Nebel im Winter

Unscharf, alles in ein zartes, hauchdünnes Weiß gehüllt. Man spürt die Kälte, feucht und überall haftend.

Der Raureif überzieht alles, die Bäume bis in die Spitzen der Nadeln. Ist alles erstarrt? Es scheint lebendig zu sein, einfach nur in einen Schleier gehüllt, auch wenn sich nichts bewegt, kein Lüftchen weht, es lebt.

Ja, auch wir Menschen leben darunter weiter, als ob keine Veränderung da ist.

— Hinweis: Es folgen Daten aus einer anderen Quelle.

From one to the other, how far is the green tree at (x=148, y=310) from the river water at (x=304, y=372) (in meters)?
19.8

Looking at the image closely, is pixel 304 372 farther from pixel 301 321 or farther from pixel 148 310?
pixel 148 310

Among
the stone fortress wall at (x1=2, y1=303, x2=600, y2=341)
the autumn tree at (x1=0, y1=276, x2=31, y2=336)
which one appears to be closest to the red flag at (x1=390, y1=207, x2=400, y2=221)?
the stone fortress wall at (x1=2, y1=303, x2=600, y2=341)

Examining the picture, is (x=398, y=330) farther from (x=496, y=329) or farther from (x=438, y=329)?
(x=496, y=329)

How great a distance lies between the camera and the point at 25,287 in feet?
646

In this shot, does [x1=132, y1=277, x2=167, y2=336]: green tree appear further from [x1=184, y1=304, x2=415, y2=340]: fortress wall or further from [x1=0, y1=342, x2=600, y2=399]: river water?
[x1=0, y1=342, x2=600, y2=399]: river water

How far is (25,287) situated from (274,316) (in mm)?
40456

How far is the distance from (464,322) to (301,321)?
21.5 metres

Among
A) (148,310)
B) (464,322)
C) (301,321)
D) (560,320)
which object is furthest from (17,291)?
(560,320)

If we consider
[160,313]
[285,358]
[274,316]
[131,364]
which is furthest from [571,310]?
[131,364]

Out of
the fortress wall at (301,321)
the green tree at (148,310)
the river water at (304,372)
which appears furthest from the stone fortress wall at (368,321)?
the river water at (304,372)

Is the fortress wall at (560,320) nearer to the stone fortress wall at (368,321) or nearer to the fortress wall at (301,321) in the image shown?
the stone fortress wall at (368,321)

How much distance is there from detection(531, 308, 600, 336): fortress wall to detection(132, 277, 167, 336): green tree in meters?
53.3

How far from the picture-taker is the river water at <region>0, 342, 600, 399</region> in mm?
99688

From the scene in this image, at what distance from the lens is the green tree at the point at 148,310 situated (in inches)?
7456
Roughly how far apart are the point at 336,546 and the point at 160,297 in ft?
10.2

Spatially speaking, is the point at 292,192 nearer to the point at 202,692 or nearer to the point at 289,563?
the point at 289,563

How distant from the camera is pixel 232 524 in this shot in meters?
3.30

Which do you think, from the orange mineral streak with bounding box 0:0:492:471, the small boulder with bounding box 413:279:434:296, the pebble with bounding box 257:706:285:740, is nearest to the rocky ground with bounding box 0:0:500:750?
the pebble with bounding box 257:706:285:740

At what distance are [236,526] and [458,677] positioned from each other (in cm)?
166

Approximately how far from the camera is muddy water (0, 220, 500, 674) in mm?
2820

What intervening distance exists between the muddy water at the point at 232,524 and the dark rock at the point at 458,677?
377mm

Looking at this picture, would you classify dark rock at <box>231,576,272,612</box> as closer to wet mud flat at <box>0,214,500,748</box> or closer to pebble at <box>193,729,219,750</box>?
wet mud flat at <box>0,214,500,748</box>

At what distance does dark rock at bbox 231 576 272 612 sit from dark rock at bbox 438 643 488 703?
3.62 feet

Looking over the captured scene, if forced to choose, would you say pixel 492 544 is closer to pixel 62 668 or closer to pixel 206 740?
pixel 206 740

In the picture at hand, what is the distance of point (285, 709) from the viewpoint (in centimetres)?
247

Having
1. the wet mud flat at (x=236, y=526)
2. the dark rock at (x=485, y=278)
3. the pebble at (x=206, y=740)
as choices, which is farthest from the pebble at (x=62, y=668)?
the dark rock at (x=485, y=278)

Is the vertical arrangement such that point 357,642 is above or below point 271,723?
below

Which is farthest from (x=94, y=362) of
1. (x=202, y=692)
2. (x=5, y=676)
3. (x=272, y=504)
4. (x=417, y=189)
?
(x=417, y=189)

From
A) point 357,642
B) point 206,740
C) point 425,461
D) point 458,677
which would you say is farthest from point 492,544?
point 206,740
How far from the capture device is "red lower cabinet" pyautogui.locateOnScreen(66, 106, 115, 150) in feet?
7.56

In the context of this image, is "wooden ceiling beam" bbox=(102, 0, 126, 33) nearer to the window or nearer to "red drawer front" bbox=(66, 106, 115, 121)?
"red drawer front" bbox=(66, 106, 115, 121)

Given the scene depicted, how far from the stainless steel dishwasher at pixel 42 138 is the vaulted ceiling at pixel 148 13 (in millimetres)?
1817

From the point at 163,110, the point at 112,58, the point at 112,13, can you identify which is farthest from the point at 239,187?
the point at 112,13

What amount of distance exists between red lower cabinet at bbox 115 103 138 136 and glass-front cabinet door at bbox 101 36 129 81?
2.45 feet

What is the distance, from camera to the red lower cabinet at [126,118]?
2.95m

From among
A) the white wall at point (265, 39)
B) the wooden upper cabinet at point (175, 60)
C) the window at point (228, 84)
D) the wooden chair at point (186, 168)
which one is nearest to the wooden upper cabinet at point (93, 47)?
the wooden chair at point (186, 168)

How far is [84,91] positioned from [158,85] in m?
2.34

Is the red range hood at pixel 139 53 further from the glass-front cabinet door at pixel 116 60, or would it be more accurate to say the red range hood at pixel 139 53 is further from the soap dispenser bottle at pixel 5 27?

Unbeobachtet zeigt die Natur wunderschöne Bilder, zeigt sich im festlichen Kleid; Gott sei dank braucht sie nicht die Bewunderung, die Anerkennung, zeigt den Menschen ihre kalte Schulter und es ist ihr egal.

Das Treiben unter dem Nebel geht weiter.

Die Sonne, geschwächt und erschöpft, erhellt den Nebel, nur selten vermag sie ihn zu vertreiben.

Erst im Tunnel sind wir Menschen unter uns, kurz, und dann tauchen die raureifüberzogenen Bäume wieder auf. Komisch, sie scheinen doch gelegentlich zum Aufblicken zu fordern. Wie ein Gemälde von Kai Higashiama, oder sind es die natürlichen Vorlagen, die er so perfekt auf die Leinwand gebracht hat?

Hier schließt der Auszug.